At the moment I use Google Colab for my work as its totally free for now, until I get myself a GPU :moneybag:.
In my last post I spelt the library wrong it should of been Starlette.
When you finish the introduction lesson most people build their version of the Teddy Bear classifier and their is a repo https://fastai-v3.onrender.com. that was written by one of the creators of Dgango. Starlette https://www.starlette.io/ is one of the libraries used in this starter app.
Have a jolly week!

mrfabulous1

How’s it going @mrfabulous1!?
If you don’t mind, let me ask you your advice:smiley:
I’ve been trying like mad to get Jupyter Notebook running on my GCP instance…I can’t seem to cross the finish line! I’ve gotten as far as successfully running the instance in the google command line shell and SSH into it. (per the fastai instructions)
Also, I can run Jupyter Notebook,…but I can’t open the notebook in the browser. I’ve tried many variations of http://localhost/8080/tree in chrome and firefox…
I’ve also tried a bunch of suggestions I found on the fastai forum and google in general.
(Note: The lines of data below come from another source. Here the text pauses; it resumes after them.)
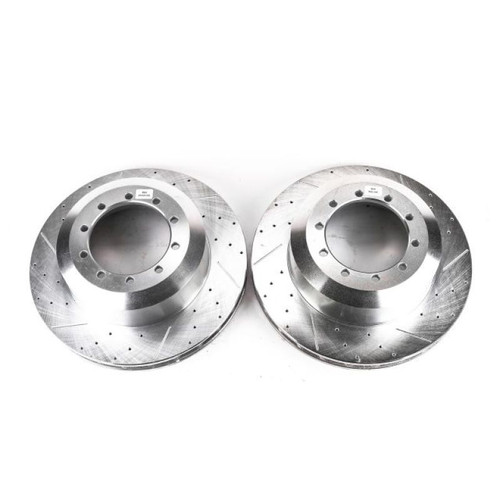 Power Stop 15-20 Ford F59 Front Drilled & Slotted Rotor - Pair - AR8569XPR Photo - Primary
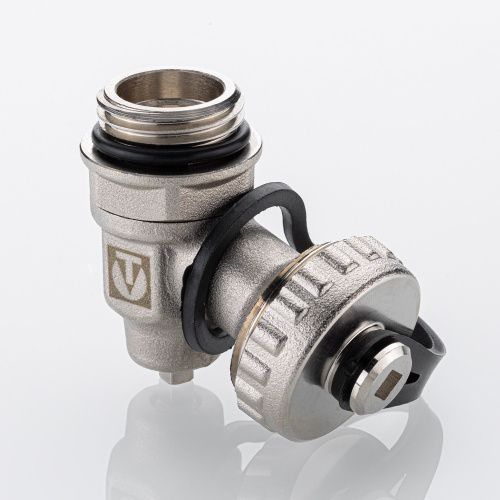 Кран VALTEC  дренажный с пробкой угловой 1/2" нар. р. фото в интернет-магазине САНТЕХСИТИ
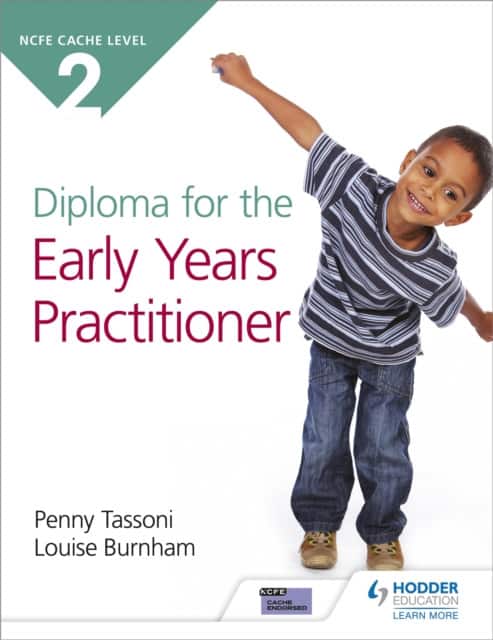 NCFE CACHE Level 2 Diploma for the Early Years Practitioner av Louise Burnham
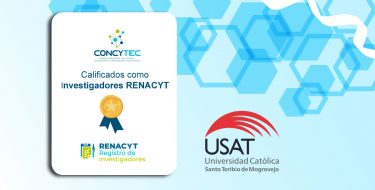 Docentes USAT son reconocidos como ‘Investigadores Renacyt’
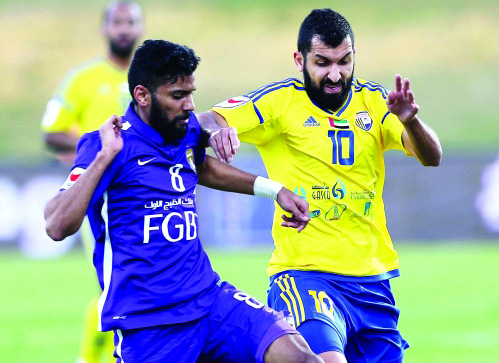 "■ العين اقتنص الفوز في الثواني الأخيرة من عمر مباراته أمام الظفرة | البيان"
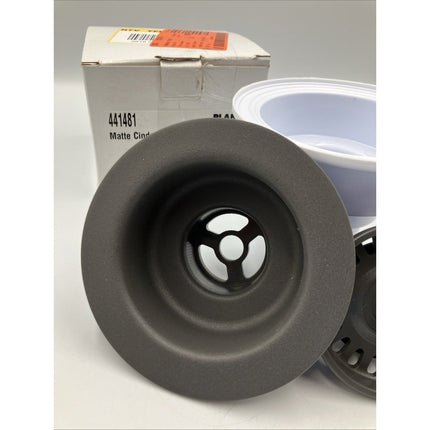 Blanco 3 - 1/2" Basket Strainer & Sink Flange - Cinder 441481 - Long Island Liquidation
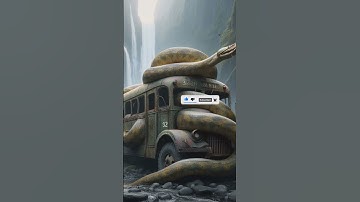 Giant Python vs Bus | Amazon Jungle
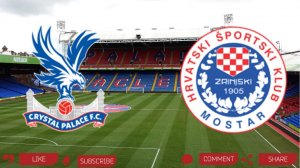 Кристалл Пэлас - Зриньски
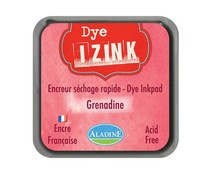 Aladine Inkpad Izink Dye Rouge Grenadine (19254)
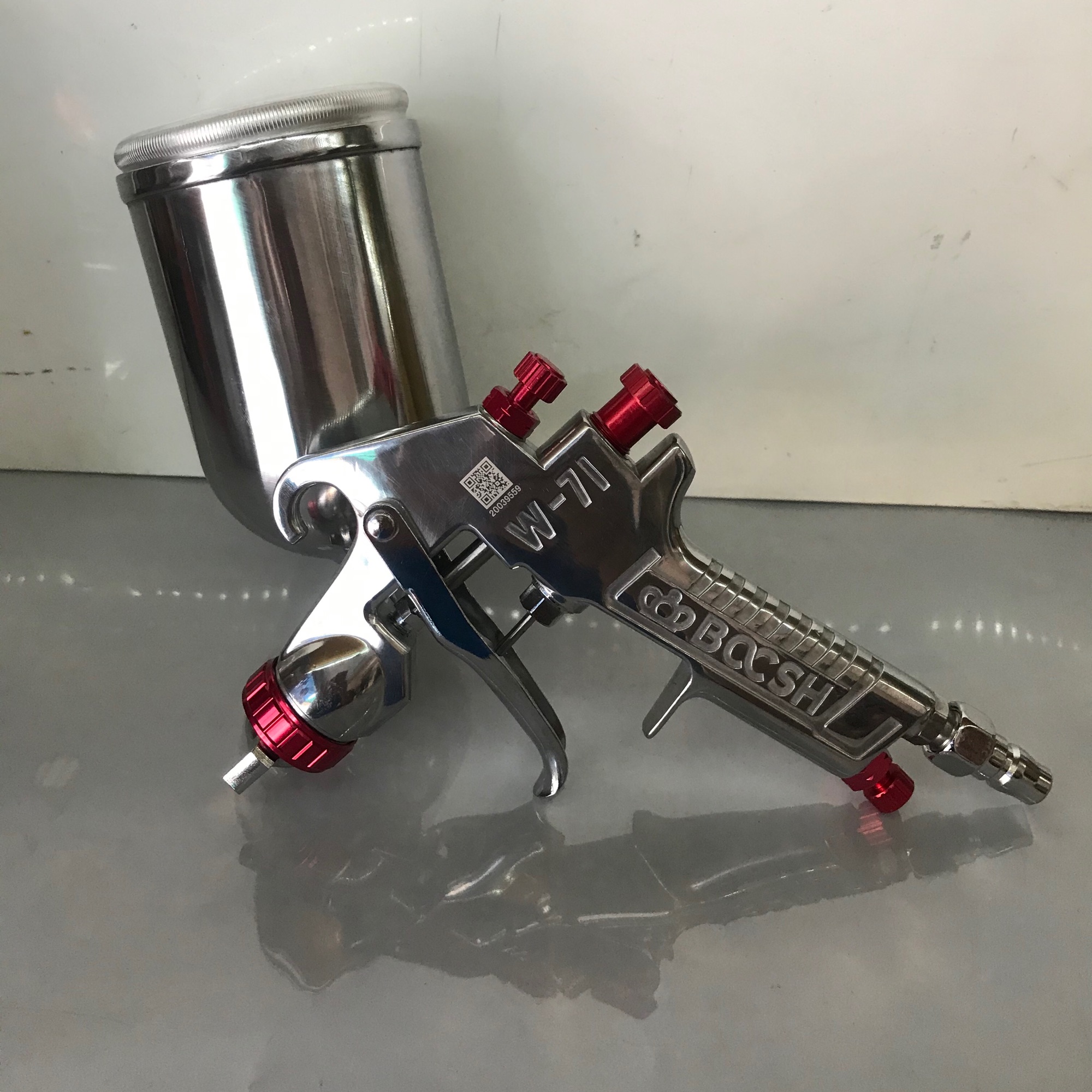 [HCM]DỤNG CỤ PHUN SƠN BÓNG PU W71 BOSH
Been fiddling with it all day and half the other…
Should I put a hold on Google Cloud Platform and try something else perhaps? Like Colab
I was even thinking about signing up for googles “Developer technical support” which would be $100/month.
If they could help me figure out what is wrong with my configurations, I wouldn’t mind paying for their help…
What do you think I should do? I’m really anxious to get into the course material, but I don’t want to give up too easily. I do think getting a handle on GCP would be a good skill to develop…and If I had something worth sharing, I’d try to add it to the fastai docs (from what I can gather, this has been a reoccurring problem for other people, but I couldn’t pinpoint a clear solution)…on the other hand, I’m not too proud to ignore when I should move on and try something else!
Have you run into anything like this?
~Cheers!

Have you tried http://localhost:8080/tree I am guessing the 8080 is the port number, but I don’t use collab personally. I am sure somebody on here can help though. If you don’t have luck on this thread, I would suggest creating a new topic about this issue. I would definitely consider doing that before going through their support line!
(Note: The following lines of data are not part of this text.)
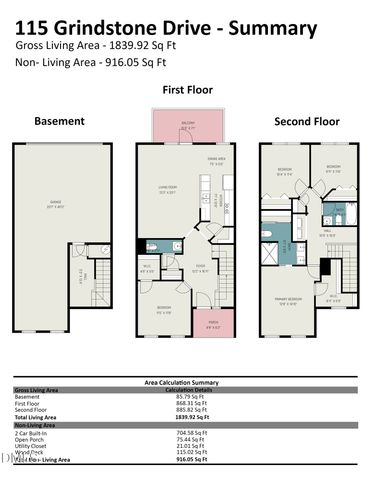 115 Grindstone Drive, Apex, NC 27502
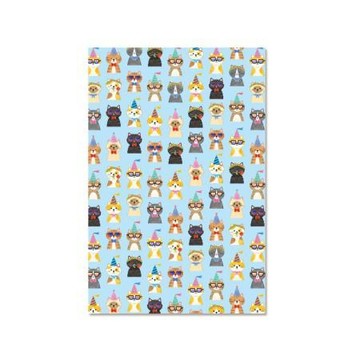 珠友Chuyu 2K包裝紙/喵喵派對/GB-02309-02/530x775mm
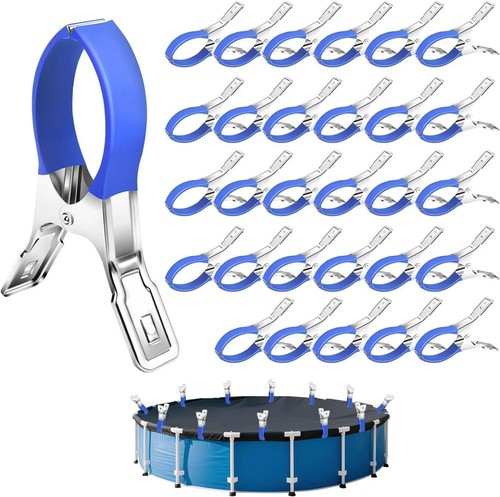 12pcs pool cover clips - 12pcs,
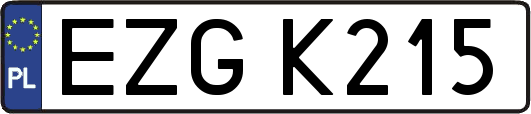 EZGK215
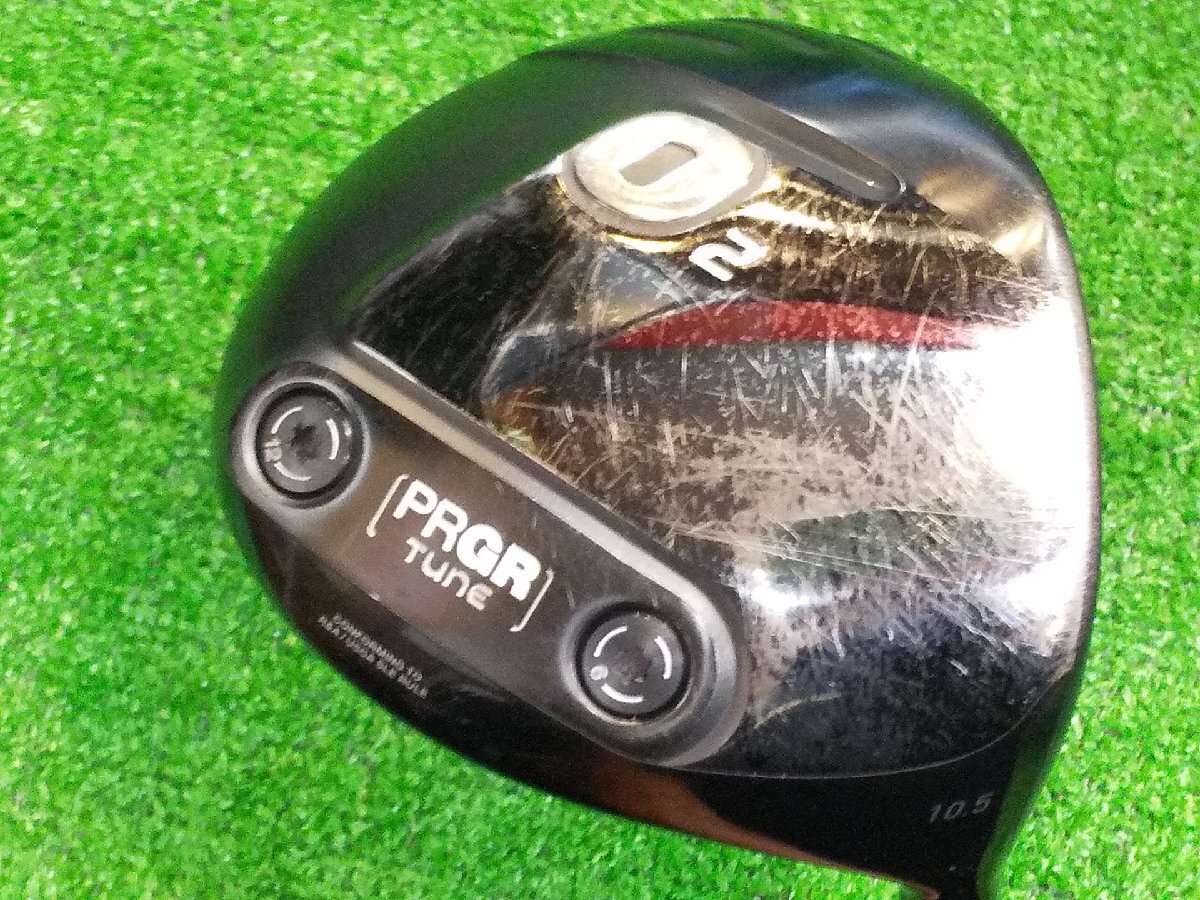 プロギア ドライバー チューン 02 PRGR TUNE 2016年 10.5度 (04/S相当) DECISION MF-04 ヘッドカバー無し *MP@1*L*077拍卖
Another resource that might be useful to you: https://course.fast.ai/start_gcp.html

Did you run this command?

gcloud compute ssh --zone=$ZONE jupyter@$INSTANCE_NAME -- -L 8080:localhost:8080

Hi learnlearn glad to hear your having lots of fun :wink::wink:

In the getting started section Jeremy and the team have created created many ways to get started using Jupyter notebooks.
My criteria was, it had to be free :free: and I had to understand it easily.
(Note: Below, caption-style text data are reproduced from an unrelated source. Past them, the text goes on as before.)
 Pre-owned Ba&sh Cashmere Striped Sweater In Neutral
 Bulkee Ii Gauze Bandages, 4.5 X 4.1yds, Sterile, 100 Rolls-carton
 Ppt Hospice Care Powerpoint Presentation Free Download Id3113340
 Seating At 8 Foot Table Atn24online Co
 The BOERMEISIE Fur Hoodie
I chose https://course.fast.ai/update_colab.html as this suited my criteria as I am currently awaiting my millions :moneybag: from ai and will be in a better position to spend on hosting when it :moneybag: arrives.

I have done lessons 1 - 3.5 on my Mac and Colab and am currently deploying apps for all the examples Jeremy talks about in the lessons on Docker.

Feel free to carry out the suggestions of [KevinB],(https://forums.fast.ai/u/KevinB) if you are still having problems and want to try Colab then I am pretty sure that we can get you up and running quickly, all the platforms have their pro’s and cons but I can help if you choose Colab.

Have an excellent day :smiley::smiley:
ps. I think any platform is better than paying $100 before you even get started.